## start DATASET

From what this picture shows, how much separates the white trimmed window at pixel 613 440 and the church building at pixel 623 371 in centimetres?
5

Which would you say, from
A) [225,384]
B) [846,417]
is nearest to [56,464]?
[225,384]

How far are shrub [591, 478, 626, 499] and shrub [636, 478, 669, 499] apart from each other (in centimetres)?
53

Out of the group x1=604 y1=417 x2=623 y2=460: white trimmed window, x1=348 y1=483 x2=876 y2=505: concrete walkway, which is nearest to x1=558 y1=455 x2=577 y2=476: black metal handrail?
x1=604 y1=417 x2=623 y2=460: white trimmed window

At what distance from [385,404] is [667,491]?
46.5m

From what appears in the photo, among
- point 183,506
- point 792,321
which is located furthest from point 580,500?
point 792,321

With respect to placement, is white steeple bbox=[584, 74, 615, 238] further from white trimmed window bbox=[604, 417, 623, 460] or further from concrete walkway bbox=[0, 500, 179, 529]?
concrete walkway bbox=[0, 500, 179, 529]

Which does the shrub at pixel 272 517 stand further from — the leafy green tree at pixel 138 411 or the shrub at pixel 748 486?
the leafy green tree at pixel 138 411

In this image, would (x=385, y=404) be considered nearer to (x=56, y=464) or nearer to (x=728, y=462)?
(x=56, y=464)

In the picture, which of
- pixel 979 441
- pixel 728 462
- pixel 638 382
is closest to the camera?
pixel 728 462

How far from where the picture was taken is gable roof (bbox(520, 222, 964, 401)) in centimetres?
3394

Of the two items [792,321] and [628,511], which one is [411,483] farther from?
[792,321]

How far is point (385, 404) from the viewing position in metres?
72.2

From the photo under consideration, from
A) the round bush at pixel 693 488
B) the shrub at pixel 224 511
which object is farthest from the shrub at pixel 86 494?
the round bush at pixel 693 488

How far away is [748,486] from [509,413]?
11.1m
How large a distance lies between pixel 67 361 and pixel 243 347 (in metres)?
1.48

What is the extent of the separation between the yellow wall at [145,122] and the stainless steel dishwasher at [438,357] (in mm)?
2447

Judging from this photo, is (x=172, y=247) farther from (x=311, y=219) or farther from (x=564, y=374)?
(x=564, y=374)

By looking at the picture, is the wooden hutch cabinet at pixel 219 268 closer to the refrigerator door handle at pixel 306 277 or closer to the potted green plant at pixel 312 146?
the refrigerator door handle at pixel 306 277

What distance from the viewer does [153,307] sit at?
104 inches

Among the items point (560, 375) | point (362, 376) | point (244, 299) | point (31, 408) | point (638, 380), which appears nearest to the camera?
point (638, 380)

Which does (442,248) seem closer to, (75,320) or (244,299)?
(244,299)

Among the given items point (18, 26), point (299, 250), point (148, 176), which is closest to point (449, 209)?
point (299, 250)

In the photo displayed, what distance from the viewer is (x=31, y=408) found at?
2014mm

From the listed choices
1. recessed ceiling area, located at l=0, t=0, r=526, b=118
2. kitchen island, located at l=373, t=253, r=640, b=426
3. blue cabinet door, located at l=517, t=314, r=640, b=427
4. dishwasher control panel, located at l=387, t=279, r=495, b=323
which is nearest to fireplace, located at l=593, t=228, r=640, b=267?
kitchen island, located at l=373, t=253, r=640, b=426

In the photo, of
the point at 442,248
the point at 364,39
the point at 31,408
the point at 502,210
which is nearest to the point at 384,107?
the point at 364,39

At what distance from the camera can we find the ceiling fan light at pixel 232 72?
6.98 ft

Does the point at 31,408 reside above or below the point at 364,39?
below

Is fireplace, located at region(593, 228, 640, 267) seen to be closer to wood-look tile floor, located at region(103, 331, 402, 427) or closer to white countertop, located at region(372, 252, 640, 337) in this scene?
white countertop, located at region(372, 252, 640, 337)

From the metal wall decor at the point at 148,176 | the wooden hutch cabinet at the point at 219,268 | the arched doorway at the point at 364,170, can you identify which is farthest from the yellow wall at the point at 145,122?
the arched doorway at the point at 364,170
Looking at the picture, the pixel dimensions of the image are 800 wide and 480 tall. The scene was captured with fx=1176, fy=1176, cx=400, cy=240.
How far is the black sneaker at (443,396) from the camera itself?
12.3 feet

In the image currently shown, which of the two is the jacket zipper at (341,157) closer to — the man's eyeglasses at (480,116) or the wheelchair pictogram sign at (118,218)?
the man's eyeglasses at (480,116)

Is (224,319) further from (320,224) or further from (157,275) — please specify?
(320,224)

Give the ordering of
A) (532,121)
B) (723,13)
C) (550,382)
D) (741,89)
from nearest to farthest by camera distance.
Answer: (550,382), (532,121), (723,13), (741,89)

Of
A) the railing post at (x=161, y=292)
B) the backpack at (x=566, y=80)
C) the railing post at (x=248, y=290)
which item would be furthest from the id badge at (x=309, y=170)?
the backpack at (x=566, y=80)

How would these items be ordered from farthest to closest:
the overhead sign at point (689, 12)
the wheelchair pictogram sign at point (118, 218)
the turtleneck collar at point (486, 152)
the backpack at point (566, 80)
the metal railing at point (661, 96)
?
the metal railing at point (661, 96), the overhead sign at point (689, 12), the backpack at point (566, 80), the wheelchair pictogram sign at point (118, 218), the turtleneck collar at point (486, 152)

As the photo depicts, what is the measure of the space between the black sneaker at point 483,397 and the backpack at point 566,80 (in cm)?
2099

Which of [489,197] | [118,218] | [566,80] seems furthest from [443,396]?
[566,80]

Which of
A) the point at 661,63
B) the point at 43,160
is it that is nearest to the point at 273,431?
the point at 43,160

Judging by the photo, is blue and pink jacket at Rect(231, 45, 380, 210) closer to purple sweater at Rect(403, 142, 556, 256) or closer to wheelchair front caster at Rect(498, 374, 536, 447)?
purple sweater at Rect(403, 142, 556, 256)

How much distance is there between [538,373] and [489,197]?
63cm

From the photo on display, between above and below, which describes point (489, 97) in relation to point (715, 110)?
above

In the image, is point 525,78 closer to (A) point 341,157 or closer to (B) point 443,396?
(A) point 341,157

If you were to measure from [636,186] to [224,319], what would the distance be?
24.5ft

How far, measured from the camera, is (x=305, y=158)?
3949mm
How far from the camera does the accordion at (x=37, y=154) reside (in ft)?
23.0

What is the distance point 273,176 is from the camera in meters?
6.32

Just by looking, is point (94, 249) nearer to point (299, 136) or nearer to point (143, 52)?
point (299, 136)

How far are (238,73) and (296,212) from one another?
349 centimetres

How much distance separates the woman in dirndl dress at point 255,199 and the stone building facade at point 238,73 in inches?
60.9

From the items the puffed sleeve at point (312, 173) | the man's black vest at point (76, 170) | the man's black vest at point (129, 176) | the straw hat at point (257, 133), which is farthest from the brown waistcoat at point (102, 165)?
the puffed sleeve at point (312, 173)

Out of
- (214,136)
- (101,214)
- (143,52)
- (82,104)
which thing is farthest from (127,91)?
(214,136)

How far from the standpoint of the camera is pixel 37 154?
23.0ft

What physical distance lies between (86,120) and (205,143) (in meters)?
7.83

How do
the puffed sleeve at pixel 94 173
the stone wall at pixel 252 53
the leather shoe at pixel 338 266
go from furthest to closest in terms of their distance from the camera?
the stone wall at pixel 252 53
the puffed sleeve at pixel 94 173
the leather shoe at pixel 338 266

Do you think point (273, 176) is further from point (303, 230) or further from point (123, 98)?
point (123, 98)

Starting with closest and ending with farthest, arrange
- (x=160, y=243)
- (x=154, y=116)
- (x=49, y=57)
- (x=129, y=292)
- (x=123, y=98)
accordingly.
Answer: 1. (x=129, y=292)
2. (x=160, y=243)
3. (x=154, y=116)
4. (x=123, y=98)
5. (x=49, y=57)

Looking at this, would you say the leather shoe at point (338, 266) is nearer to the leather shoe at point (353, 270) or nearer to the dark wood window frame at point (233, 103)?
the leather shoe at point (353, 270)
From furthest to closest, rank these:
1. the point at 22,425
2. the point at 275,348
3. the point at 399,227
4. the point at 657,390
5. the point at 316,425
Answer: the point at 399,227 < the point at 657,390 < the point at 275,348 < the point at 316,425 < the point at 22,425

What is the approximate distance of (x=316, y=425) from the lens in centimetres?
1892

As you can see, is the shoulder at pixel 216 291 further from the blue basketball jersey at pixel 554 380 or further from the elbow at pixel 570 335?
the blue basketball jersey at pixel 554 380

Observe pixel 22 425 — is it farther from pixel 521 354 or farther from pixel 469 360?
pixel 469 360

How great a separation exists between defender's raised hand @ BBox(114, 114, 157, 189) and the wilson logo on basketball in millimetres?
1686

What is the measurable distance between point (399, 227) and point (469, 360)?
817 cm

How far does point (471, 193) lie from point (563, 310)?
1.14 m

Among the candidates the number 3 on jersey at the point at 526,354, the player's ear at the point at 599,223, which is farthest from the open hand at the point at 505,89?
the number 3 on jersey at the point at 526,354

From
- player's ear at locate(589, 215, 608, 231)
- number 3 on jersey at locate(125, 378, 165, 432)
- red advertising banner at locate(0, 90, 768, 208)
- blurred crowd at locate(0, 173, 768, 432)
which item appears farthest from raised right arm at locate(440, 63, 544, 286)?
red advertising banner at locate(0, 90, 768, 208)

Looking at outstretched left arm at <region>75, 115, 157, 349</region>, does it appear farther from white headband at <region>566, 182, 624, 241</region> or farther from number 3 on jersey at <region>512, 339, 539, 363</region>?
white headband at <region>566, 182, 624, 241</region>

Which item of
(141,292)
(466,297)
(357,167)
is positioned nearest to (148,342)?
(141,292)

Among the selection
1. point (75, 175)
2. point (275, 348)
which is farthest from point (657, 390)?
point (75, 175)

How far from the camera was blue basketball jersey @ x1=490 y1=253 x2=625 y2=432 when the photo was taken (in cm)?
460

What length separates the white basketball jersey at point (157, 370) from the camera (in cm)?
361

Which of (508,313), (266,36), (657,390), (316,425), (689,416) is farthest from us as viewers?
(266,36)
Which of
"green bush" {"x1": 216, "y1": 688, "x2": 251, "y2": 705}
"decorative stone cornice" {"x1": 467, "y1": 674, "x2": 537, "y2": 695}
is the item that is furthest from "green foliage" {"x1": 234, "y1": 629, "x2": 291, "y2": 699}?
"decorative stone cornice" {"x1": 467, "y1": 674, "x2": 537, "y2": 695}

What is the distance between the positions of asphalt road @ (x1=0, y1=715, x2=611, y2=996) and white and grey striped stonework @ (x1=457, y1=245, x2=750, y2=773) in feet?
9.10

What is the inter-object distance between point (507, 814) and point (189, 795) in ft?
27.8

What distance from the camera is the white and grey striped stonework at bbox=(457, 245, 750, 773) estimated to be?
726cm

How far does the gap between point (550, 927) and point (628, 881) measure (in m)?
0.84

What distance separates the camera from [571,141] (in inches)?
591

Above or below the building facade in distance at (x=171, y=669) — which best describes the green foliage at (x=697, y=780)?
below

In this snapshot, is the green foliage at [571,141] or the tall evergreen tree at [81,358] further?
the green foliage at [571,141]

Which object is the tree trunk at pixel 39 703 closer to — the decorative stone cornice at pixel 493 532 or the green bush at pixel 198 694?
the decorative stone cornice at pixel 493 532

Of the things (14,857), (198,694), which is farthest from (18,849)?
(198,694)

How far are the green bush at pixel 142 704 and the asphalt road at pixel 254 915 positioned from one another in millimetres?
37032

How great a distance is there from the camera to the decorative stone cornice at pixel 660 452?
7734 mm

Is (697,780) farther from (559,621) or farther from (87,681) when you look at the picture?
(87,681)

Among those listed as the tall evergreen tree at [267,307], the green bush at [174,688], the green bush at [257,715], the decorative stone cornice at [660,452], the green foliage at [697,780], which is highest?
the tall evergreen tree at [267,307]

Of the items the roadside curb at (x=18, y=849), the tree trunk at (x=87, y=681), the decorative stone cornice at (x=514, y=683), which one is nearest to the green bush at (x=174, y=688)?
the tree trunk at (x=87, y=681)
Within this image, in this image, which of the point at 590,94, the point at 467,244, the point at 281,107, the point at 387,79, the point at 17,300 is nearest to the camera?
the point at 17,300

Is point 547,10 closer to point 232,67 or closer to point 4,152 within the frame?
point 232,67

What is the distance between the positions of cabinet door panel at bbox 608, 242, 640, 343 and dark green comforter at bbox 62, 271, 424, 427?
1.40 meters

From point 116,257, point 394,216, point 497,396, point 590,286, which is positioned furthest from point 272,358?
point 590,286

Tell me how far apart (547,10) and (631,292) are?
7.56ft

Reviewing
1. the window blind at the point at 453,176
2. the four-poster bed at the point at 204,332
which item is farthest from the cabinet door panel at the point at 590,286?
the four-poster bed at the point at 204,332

## end DATASET

▶ REQUEST:
Please update the records from the line containing "How far are the" through the end of the records, replacing "green bush" with "leafy shrub". Give back only those lines, with everything else unchanged.

▶ FINISHED ANSWER:
How far are the leafy shrub at pixel 142 704 and the asphalt road at pixel 254 915 positioned from one another in millimetres?
37032

How great a distance is there from the camera to the decorative stone cornice at pixel 660 452?
7734 mm

Is (697,780) farther from (559,621) or farther from (87,681) when you look at the picture?
(87,681)

Among those listed as the tall evergreen tree at [267,307], the leafy shrub at [174,688], the leafy shrub at [257,715], the decorative stone cornice at [660,452], the green foliage at [697,780], which is highest?
the tall evergreen tree at [267,307]

Of the items the roadside curb at (x=18, y=849), the tree trunk at (x=87, y=681), the decorative stone cornice at (x=514, y=683), which one is nearest to the leafy shrub at (x=174, y=688)?
the tree trunk at (x=87, y=681)
Within this image, in this image, which of the point at 590,94, the point at 467,244, the point at 281,107, the point at 387,79, the point at 17,300 is nearest to the camera?
the point at 17,300

Is point 547,10 closer to point 232,67 or closer to point 4,152 within the frame?
point 232,67

What is the distance between the positions of cabinet door panel at bbox 608, 242, 640, 343 and dark green comforter at bbox 62, 271, 424, 427?
1.40 meters

From point 116,257, point 394,216, point 497,396, point 590,286, which is positioned furthest from point 272,358?
point 590,286

Tell me how far apart (547,10) and (631,292) are?
7.56ft

Reviewing
1. the window blind at the point at 453,176
2. the four-poster bed at the point at 204,332
which item is farthest from the cabinet door panel at the point at 590,286?
the four-poster bed at the point at 204,332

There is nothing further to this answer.